What we did get were brief intros and tributes from a short parade of his co-stars. Jamie Farr, whose first film was Blackboard Jungle with Glenn Ford, started things off. He's as tan as George Hamilton, and full of energy. Next up was Martin Landau, who appeared with Ford in The Gazebo in 1959; Landau is a man with a dry, dry sense of humor, which we loved. Then came Shirley Jones, who was the courtee in The Courtship of Eddie's Father (Ford was Eddie's father; Eddie was little Ronnie Howard).
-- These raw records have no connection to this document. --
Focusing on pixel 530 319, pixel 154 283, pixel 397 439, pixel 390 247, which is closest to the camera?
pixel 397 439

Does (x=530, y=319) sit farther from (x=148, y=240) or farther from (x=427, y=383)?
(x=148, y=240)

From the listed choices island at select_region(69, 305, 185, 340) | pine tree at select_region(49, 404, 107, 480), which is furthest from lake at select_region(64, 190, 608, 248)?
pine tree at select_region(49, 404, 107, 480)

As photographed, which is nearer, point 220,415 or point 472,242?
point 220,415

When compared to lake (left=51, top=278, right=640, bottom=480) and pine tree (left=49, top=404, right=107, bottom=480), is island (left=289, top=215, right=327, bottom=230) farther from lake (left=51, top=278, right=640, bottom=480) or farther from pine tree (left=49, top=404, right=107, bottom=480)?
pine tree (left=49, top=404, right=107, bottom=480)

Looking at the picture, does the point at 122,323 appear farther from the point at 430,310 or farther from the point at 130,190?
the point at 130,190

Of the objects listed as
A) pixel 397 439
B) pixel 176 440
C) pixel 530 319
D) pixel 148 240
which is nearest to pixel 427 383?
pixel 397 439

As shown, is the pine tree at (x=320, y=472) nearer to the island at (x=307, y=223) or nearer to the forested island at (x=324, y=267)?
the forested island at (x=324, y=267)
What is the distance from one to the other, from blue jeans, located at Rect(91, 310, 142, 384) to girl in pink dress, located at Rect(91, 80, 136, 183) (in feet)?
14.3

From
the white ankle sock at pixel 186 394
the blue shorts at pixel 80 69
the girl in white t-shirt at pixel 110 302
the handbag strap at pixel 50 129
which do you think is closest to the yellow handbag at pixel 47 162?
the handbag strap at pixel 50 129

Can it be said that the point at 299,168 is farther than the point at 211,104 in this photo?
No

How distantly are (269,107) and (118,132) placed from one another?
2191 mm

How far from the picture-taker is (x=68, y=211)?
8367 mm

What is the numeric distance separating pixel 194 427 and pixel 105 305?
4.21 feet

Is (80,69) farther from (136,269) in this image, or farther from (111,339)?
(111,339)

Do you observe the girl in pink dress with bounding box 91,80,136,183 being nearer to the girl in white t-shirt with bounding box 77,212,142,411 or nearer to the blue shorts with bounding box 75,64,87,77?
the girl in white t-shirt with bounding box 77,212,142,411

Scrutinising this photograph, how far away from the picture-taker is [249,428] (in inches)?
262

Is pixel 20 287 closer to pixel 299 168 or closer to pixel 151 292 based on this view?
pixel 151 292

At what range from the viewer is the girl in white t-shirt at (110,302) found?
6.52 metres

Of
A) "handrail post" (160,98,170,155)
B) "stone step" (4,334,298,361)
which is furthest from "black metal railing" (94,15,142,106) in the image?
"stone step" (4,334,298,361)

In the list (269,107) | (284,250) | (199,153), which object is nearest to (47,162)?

LAist couldn't help but note that while all three actors were in films with Ford, they were all icons of the 70s TV reruns: "M*A*S*H*", "Space: 1999" and "The Partridge Family." Our cheesy inner TV baby was very happy.
Then came Debbie Reynolds, bounding down the aisle in a red dress, and our reverie was blown. She started doing Vegas-style schtick (or maybe Reno-style), making jokes about how everyone had come downtown, and things had changed, and we'd all had to bring guns. Now last time we checked Hollywood Blvd wasn't downtown, and since there had been a peaceful march of 400,000 that afternoon we're not sure how she meant things were changing, and personally LAist can think of places more self-protection worthy than the historic Egyptian Theatre. She barely managed to squeeze in a happy birthday to Glenn Ford, and it sounded entirely fake. Her tone-deafness for the tone of the event (respectful, celebratory) was cringe-worthy — we have new sympathy for Carrie Fisher.
But that was just a few minutes and it all happened a week ago. What does remain are the DVDs of Glenn Ford's amazing work. Netflix him; you'll be glad you did.